Among the lines below, a stretch begins at the one with "scientific name: Anthornis melanura" and ends at the one with "common name: blue wildebeest". Repeat that stretch exactly, ends included.

Start of Provided data

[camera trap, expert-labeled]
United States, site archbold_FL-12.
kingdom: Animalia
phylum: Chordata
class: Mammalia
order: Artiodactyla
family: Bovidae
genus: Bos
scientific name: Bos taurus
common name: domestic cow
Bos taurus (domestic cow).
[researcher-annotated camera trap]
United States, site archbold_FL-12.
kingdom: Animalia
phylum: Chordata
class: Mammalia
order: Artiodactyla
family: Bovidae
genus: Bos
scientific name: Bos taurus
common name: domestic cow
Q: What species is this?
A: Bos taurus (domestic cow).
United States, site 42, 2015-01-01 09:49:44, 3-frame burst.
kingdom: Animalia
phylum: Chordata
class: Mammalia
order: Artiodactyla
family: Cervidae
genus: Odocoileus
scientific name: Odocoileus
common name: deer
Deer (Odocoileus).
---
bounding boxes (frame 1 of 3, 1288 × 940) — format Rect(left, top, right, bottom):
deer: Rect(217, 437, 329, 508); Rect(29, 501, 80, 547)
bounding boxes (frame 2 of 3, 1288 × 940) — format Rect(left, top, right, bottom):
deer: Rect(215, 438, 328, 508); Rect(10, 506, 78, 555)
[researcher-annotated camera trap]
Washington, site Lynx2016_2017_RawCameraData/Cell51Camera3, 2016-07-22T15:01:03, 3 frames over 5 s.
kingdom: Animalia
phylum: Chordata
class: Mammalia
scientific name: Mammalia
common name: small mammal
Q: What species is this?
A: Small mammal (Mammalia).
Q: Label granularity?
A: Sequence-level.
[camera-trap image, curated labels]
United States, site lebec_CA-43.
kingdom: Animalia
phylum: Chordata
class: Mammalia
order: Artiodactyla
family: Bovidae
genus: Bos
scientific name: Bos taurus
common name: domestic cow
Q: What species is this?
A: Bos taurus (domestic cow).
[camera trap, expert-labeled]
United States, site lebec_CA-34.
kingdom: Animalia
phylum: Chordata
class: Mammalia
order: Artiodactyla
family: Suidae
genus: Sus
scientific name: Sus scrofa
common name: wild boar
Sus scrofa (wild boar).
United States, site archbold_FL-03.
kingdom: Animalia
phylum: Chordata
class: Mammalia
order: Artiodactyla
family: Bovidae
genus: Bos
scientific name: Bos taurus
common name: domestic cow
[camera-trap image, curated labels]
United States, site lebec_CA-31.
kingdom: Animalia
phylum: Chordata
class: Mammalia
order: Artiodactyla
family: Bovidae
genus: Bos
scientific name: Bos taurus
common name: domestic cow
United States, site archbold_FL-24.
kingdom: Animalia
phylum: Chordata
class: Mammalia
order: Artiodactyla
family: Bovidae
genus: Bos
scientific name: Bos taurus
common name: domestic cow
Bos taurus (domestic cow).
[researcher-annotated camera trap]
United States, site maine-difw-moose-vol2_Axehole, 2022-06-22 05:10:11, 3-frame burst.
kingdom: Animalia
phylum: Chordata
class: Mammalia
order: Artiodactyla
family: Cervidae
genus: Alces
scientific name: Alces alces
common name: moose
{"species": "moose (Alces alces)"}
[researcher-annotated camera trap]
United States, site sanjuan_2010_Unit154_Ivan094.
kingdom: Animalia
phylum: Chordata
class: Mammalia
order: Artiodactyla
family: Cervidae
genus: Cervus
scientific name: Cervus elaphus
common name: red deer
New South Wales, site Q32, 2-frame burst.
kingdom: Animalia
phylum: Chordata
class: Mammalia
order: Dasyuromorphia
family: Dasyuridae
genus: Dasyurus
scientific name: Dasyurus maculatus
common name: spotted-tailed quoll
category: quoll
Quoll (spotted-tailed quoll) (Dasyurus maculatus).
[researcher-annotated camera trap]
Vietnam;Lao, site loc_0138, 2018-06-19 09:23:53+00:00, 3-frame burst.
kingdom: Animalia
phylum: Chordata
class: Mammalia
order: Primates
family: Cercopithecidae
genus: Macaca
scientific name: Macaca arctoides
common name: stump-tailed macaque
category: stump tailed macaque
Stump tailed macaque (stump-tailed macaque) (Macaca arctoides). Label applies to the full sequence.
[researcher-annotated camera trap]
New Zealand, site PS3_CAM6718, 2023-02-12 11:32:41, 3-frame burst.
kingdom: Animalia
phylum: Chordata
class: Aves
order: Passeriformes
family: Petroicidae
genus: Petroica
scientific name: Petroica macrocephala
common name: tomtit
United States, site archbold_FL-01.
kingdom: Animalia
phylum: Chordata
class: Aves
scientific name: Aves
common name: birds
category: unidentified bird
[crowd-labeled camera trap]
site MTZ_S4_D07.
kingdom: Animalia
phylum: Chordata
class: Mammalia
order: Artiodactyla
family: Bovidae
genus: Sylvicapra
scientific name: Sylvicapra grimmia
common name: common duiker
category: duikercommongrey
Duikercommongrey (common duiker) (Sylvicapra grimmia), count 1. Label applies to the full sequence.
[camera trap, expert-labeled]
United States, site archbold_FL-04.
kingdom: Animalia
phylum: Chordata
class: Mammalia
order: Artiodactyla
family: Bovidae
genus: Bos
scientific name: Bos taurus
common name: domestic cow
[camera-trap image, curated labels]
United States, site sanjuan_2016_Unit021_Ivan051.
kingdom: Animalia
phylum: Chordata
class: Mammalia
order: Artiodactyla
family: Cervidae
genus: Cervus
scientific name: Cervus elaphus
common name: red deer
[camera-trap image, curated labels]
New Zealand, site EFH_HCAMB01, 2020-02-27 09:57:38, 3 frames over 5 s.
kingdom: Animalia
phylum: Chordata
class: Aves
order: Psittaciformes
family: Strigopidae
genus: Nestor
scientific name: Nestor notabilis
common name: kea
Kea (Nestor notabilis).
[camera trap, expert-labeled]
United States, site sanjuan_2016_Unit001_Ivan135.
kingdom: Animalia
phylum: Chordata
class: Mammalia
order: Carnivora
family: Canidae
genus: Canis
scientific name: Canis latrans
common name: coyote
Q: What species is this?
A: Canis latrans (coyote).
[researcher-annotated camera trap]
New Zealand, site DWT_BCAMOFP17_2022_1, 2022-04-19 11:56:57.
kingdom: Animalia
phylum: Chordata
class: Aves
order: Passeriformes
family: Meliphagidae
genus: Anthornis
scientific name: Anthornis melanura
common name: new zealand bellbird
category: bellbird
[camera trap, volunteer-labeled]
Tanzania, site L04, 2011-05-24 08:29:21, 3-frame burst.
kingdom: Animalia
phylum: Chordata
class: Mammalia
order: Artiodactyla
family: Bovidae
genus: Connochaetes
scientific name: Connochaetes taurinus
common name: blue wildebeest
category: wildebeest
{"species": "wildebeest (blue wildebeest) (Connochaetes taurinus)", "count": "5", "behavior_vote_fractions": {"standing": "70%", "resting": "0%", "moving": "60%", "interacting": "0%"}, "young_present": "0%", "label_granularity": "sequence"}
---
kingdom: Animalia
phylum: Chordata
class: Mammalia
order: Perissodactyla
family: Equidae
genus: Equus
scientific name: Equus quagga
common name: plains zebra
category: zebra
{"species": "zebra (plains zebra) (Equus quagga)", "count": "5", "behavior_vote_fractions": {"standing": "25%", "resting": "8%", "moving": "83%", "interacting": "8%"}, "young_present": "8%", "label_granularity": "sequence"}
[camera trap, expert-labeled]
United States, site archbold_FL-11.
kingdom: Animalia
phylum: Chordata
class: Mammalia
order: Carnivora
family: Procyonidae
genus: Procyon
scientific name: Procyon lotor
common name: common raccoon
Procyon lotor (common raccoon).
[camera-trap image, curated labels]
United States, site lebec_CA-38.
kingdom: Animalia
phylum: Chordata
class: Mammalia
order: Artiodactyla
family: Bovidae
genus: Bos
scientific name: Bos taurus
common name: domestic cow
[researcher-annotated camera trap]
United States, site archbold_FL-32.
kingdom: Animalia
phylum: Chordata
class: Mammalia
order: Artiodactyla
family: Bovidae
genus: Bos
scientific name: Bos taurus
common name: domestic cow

End of Provided data

▶ **Response to the task**
scientific name: Anthornis melanura
common name: new zealand bellbird
category: bellbird
[camera trap, volunteer-labeled]
Tanzania, site L04, 2011-05-24 08:29:21, 3-frame burst.
kingdom: Animalia
phylum: Chordata
class: Mammalia
order: Artiodactyla
family: Bovidae
genus: Connochaetes
scientific name: Connochaetes taurinus
common name: blue wildebeest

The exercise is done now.